_Reading passage_:

▼

International Federation of Actors
- Abbreviation: FIA
- Founded: 1952; 74 years ago
- Headquarters: Brussels, Belgium
- President: Gabrielle Carteris
- General secretary: Dominick Luquer
- Affiliations: International Arts and Entertainment Alliance
- Website: fia-actors.com

= International Federation of Actors =

Global union federation

The International Federation of Actors (Fédération Internationale des Acteurs, FIA) is a global union federation bringing together trade unions representing actors.

==History==
The federation was established in 1952, on the initiative of the British Actors' Equity Association, and the Syndicat Français des Artistes-Inteprètes. The organisation's logo was designed by Jean Cocteau. In 1970, the International Federation of Variety Artists joined the organisation.

▲

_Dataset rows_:

▼

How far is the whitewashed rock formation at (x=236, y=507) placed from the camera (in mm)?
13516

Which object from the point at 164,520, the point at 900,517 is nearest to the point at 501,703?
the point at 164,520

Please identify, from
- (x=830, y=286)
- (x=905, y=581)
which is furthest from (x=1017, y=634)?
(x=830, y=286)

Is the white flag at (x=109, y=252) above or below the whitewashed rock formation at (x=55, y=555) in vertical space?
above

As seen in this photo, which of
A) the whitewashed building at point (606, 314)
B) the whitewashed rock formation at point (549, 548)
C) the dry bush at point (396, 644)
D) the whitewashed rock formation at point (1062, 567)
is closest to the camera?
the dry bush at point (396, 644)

▲
▼

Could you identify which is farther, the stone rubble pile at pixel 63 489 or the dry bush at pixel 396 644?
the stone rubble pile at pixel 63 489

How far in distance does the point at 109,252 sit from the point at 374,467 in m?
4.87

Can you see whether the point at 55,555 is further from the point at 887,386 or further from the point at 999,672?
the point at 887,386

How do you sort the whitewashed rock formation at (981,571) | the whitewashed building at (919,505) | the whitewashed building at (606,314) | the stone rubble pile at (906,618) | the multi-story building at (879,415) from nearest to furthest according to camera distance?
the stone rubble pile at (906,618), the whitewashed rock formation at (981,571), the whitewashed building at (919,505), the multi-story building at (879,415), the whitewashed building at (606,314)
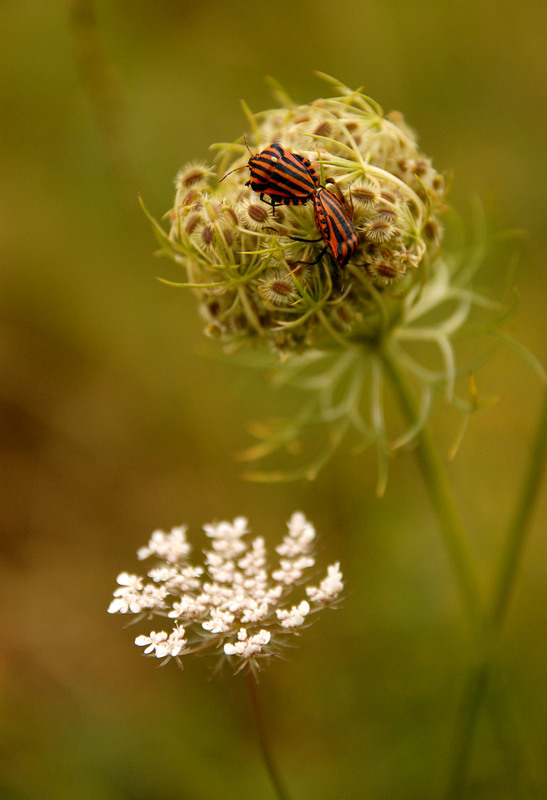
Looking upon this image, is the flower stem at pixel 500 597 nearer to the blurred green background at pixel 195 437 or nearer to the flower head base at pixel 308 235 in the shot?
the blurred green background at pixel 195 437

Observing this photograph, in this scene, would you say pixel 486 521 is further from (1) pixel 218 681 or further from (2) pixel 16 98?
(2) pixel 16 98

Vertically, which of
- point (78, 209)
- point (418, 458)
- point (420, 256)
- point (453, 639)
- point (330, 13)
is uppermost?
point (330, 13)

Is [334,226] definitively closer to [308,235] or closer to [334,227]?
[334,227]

▲

_Job_: Write out the passage on the International Federation of Actors word for word, beginning at the words "The International Federation of Actors" and ending after the words "unions representing actors.". These rows were taken from a separate source.

_Complete output_:
The International Federation of Actors (Fédération Internationale des Acteurs, FIA) is a global union federation bringing together trade unions representing actors.